Don't get me wrong, I LOVE seeing our nieces, nephews and friends' children, and am fascinated with how quickly they grow and develop. But will there always be a twinge of pain when seeing a child do something that Sadie might never do? Does this mean our friends and family should feel guilty for having healthy children? No - absolutely not. We simply hope they cherish every healthy, typically-developing moment.

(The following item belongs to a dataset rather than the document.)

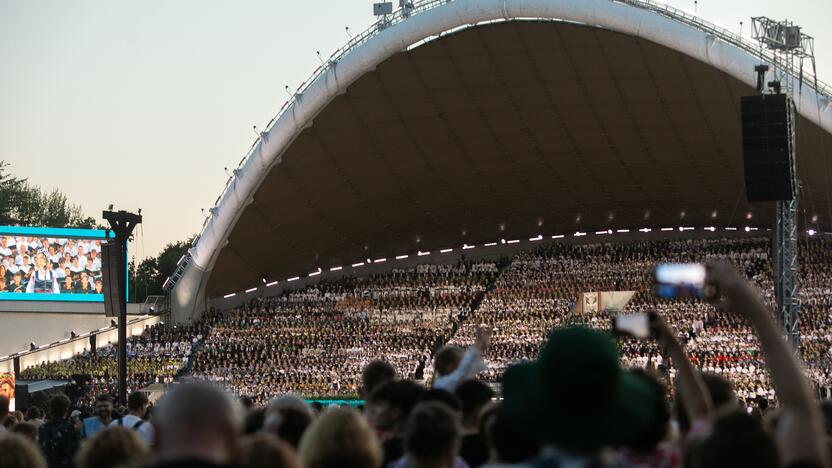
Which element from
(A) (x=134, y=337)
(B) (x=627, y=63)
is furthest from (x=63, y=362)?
(B) (x=627, y=63)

And while I hate hanging out in the land of "I feel sorry for myself", perhaps I've been thinking more about this lately because Sadie has been experiencing one of the most rocky seizure periods she's ever had. Her Dilantin levels have been all out of sorts - high one week, low the next. We also started a new medicine, Ospolot, a few weeks ago. Since then, she's been having periods of time where all she does is twitch. Sometimes it's mild - just the foot and hand twitching in a synchronized pattern, other times, her whole body twitches. This can go on for over an hour. We tend to err on the conservative side when it comes to administering Diastat (her emergency med), otherwise, we'd be giving it every day. We have given it three times in the past two weeks.

Just when we thought things were starting to calm down, the seizures spiked again for no apparent reason. We also noticed that Sadie's heart rate was extremely high and she was running a temperature. Come to find out, Sadie had a urinary tract infection (UTI). We started her on antibiotics, but the fevers continued to spike. Back to the pediatrician a few days later and they gave her an antibiotic shot - to which she had an allergic reaction. Hives all over her arms and legs.

And, while we thought we had gotten rid of the nasal cannula, she's needed to be on oxygen for the past week. According to her pulminologist, this can happen when kiddos get sick. Grrrrr...the girl simply can't catch a break.

So, I'm patiently waiting for things to get better. Patiently.